The spellbinding Nine Kingdoms saga continues as a mage without magic and a stable maid without a home face the approaching shadows of darkness and choices that will change them both forever…
Acair of Ceangail, still dodging his reputation as notorious black mage, has undertaken the ultimate quest: ridding the world of a mysterious, terrible dark magic while using no magic of his own. But he never bargained for three maddening complications: attempting to safeguard his beautiful but horse-obsessed companion, Léirsinn; trying not to slay a profoundly irritating prince of Neroche; and slipping in and out of places he knows will spell his doom if he’s caught.
Léirsinn of Sàraichte simply wants to do what needs to be done—find the makers of various spells and rescue her grandfather. But walking side-by-side with Acair brings a terrible revelation about the magic she needs, and what its price will exact from her soul.
Together, Acair and Léirsinn face danger they never could have imagined, culminating in choices that will alter them and the history of the Nine Kingdoms.
I love Acair. Who knew that could happen. He’s not nearly as bad as he purports to be – which I think one had to expect when he became the ‘hero’ in this series. But he’s just wicked enough to make me fall in love. His snarky and sarcastic comments and conversations kept me smiling throughout this book.

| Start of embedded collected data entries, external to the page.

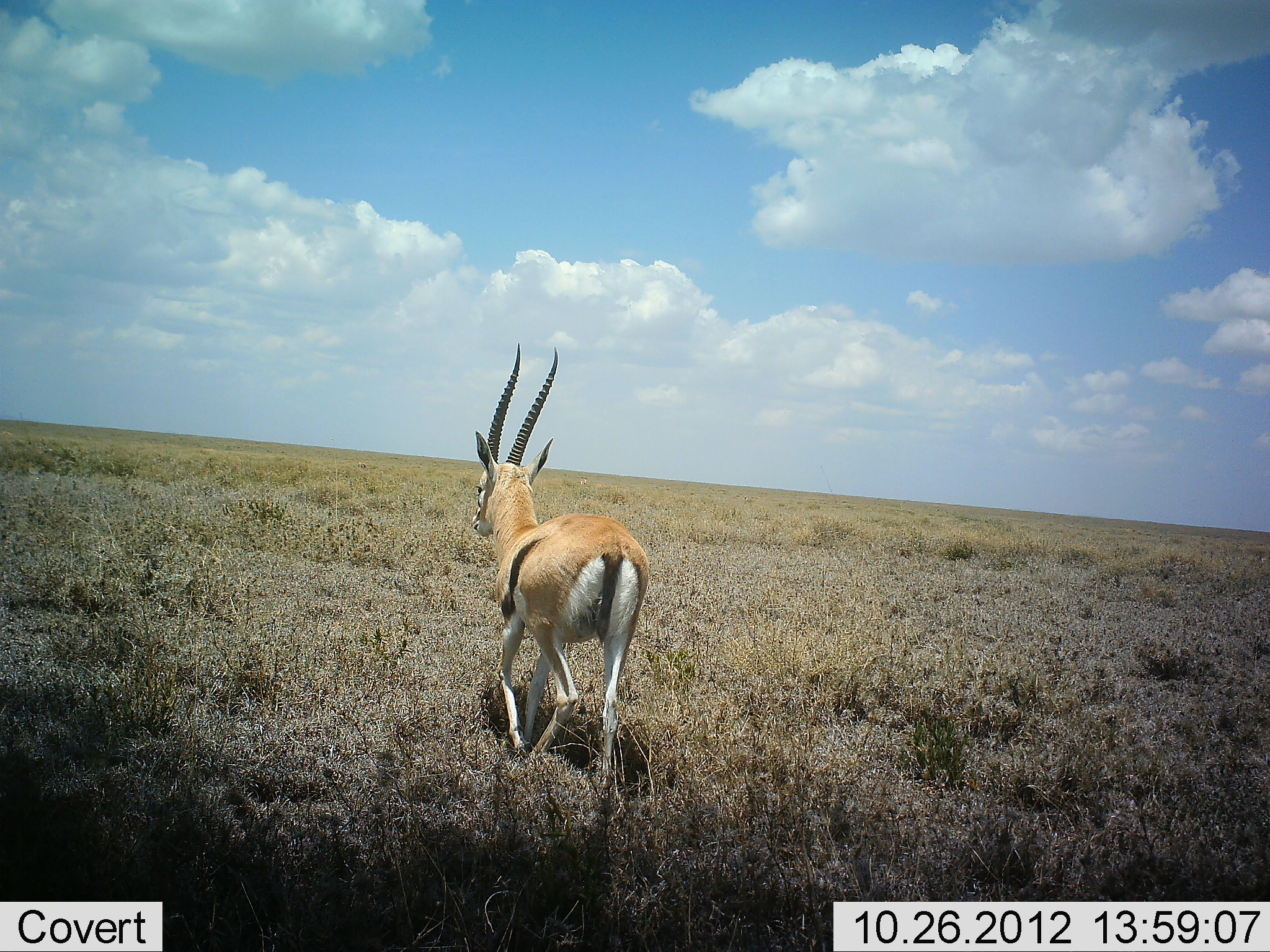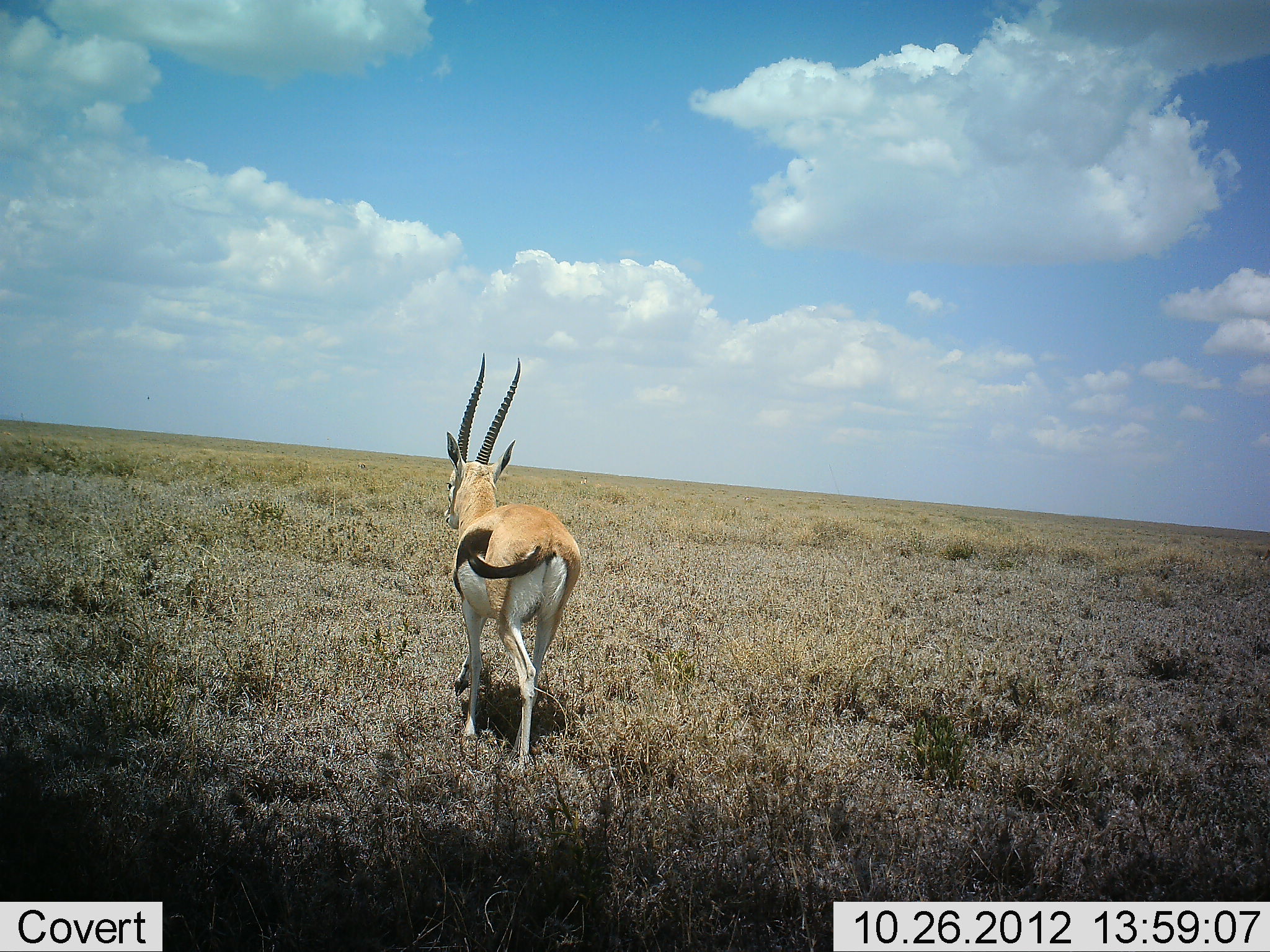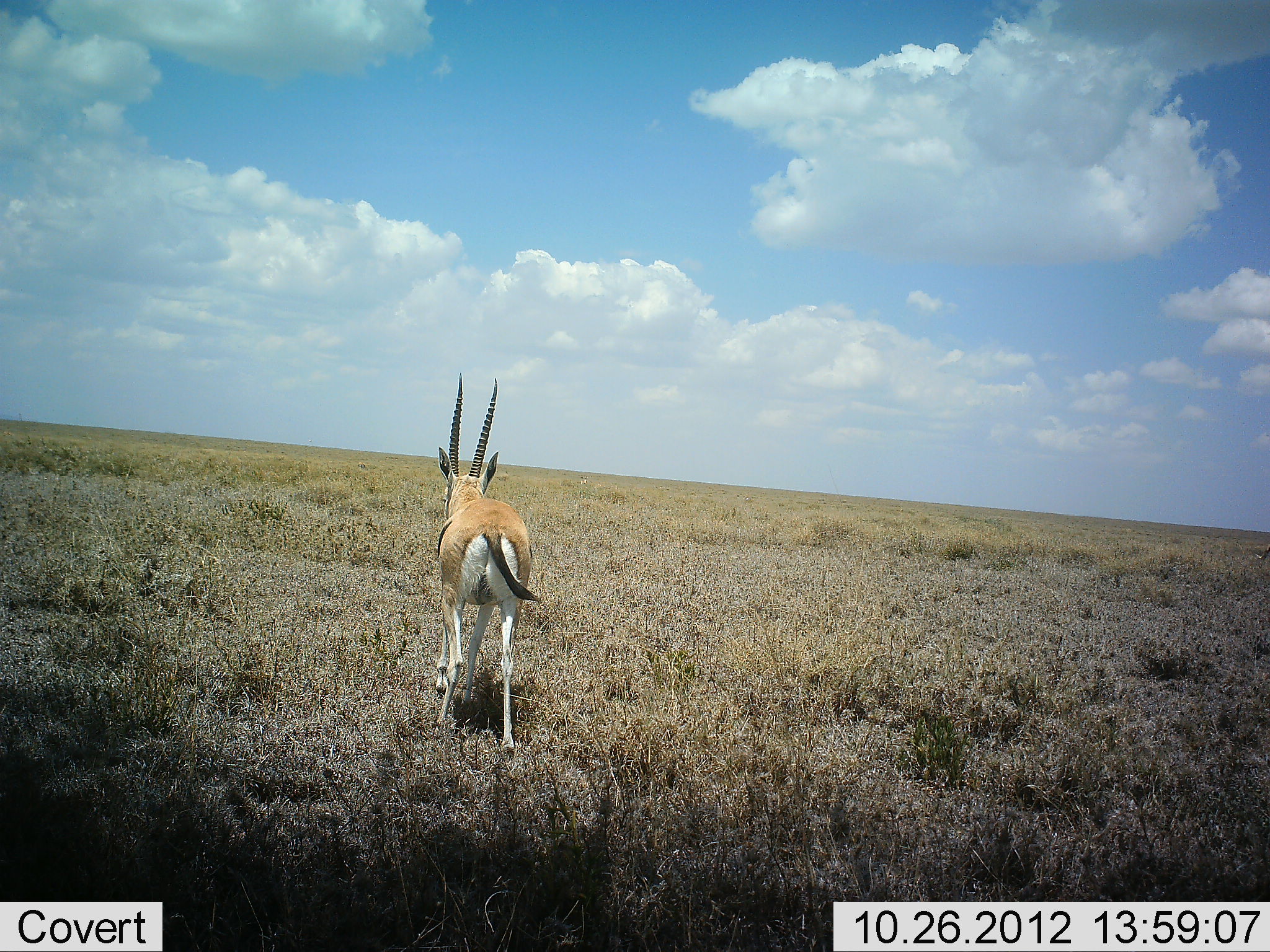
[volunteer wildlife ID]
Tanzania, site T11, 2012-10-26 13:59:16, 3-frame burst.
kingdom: Animalia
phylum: Chordata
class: Mammalia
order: Artiodactyla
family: Bovidae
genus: Eudorcas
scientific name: Eudorcas thomsonii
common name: thomson's gazelle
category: gazellethomsons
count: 1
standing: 10%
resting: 0%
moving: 90%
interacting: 0%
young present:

I can easily see why Léirsinn is smitten. Léirsinn surprised me. A lot, in this book. I didn’t expect what happened to happen. Considering that I’ve become comfortable with these books, this world, that’s pretty impressive. I’m still not entirely sure of what exactly happened, but it definitely surprised me the way it happened.
I found, when I started this book, that I’d forgotten quite a lot of the previous book, The White Spell, in the interim. Which was both unfortunate, and awesome. Unfortunate, because it made this book slightly confusing for me – I would NOT recommend starting here. I think you could probably start with The White Spell, and not be too lost – though Acair’s “evilness” might be lost on you if you don’t see how he behaved in the previous 3 books (Series 3). But picking the series up at this book would be a mistake. Not to mention that you’d miss out on all the wonderfulness that is Morgan and Miach (Series 1).
And it was awesome that I couldn’t remember everything, because it gives me a handy, legitimate, excuse to go back and re-read. I can’t wait to dive into this again. Lynn Kurland always enchants in the Nine Kingdom Series’. I am eagerly awaiting the conclusion to this series, and the start of the next. Perhaps Sollier will finally meet his match? I’ll never tire of reading books set with characters in this world. No matter who. It’s always like coming home.